Intuition behind ROC-AUC score

Published in

Towards Data Science

10 min readDec 9, 2020

In Machine Learning, classification problem refers to predictive modeling where a class label needs to be predicted for a given observation (record/data point). For example, based on input features such as weather information (humidity, temperature, cloudy/sunny, wind speed, etc.) and time of year, predict whether it is going to “rain” or “not rain” (output variable) today in your city.

ROC-AUC score is one of the major metrics to assess the performance of a classification model. But what does it conceptually mean? In this blog, we will go through the intuition behind ROC-AUC score, and briefly touch upon a contrasting situation between ROC-AUC score and Log-loss score, which is another metric used heavily in assessing the performance of classification algorithms.

In case you seek an understanding of prediction probability and/or log-loss score in context of a binary classifier, feel free to go through my blog Intuition behind Log-loss score.

This blog strives to answer the following questions.

What does ROC-AUC score imply?
How to interpret ROC-AUC values?
How is ROC-AUC conceptually different from Log-loss score?
How is ROC-AUC calculated?
What do terms Confusion Matrix, TPR, FPR, ROC and AUC mean?

What does ROC-AUC score imply?

ROC-AUC is indicative of degree of separability/distinction or intermingling/crossover between the predictions of the two classes.
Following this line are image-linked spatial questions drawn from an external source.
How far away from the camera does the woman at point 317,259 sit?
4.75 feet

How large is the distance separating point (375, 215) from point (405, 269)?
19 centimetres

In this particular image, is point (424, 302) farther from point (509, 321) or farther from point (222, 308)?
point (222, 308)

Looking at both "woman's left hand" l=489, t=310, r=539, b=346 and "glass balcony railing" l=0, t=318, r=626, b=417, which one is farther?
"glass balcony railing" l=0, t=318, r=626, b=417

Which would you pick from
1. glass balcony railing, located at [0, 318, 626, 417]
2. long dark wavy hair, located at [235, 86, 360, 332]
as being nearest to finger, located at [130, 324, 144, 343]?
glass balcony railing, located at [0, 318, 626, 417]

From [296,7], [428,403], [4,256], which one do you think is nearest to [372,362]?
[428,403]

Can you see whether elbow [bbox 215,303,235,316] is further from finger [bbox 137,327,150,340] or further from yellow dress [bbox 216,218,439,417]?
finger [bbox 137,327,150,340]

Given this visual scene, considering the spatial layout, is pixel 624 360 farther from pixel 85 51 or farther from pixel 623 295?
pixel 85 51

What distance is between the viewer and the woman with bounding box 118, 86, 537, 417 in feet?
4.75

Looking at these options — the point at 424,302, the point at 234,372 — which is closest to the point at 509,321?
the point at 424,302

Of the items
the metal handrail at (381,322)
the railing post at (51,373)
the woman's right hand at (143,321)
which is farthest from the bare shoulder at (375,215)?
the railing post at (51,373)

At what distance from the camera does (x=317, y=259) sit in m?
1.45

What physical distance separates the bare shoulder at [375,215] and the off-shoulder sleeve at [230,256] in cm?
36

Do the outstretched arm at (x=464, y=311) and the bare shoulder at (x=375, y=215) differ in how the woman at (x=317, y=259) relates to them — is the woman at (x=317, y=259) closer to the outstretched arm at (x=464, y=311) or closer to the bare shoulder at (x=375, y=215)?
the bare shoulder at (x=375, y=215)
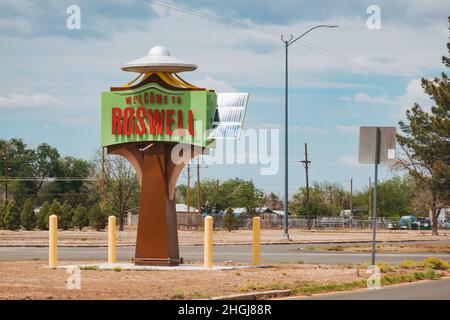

Higher the score, higher the distinction and lower the crossover of the predictions of the two classes.

Let’s consider 10 data samples, 7 of which belong to positive class “1” and 3 to negative class “0”. An algorithm A predicts probabilities for the given 10 samples in the following manner. Given the predictions, we can easily find a probability threshold (for example, at 0.3) and classify every data point correctly under each class. Since there is a clear separation between the predictions of both the classes, ROC-AUC for the classification algorithm is 1.

Now, let’s say algorithm C predicted probabilities in the following manner, moving the third data point further to the right by assigning a probability of 0.3 and moving the fourth data point further to the left by assigning a probability of 0.2.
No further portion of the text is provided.